Apart from that, if I cared that much at all, leaving aside his sense of musicality, I would feel more outraged by the quality of Schipa's recording, than by Kraus' nasality and shortcomings in general: if I want to imagine how a score should sound, I have my own mind, I do not need a shabby recording of Schipa's, Kraus' or whoever else's singing voice.
I've just listened to his rendition of the 'Furtiva Lacrima', and it is a perfect further example of the point I commented before: excellent technique/s, little of music, barely any 'great' art... and canto drifting somewhere and nowhere among all that. You can admire Schipa as much as you want, and I will join you... but not beyond the territory in which he deserves recognition and praise.
All his great craft in the singing, which we all can admire in the terms presented in TIO, is destroyed by the decadent "musical" sensibility that grabbed two centuries of Western musical tradition to concoct that monstrosity commonly referred to as "Common Practice Period" which, as far as opera goes, understands that The Way to render anything composed between 1750 and 1925 should follow the Schipa's way, just like Toscanini was taken for the conducting standard... which is hardly The Way for any given period at all.

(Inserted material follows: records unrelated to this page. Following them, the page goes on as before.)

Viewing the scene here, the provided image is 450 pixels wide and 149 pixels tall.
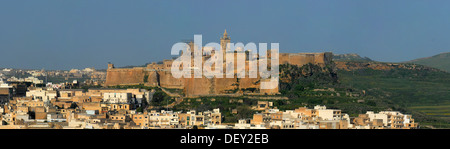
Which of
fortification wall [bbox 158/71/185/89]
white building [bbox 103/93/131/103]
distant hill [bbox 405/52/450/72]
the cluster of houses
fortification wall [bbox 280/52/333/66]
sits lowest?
the cluster of houses

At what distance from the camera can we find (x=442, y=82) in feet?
268

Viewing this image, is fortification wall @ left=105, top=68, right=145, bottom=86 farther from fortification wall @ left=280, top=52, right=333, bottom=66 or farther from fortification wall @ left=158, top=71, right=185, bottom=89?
fortification wall @ left=280, top=52, right=333, bottom=66

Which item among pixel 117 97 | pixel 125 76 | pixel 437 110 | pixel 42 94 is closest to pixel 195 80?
pixel 117 97

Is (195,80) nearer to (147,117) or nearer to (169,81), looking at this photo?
(169,81)

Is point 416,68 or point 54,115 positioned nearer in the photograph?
point 54,115

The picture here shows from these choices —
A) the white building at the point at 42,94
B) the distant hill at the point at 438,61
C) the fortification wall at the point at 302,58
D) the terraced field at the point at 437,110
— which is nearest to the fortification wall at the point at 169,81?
the fortification wall at the point at 302,58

I concur with virtually everything being said in this channel about what is called "old" and "new" singers, and about theatrical wannabe modernism, but the author seems to forget that the sensibility that s/he seems to consider the "original", the "peak" of operatic achievement, was nothing but an old decadent "new" in relation to older traditions. It's not like there was a general standard from 1800, 1750 or 1850 on , that has been being destroyed and replaced only for the past thirty years or so.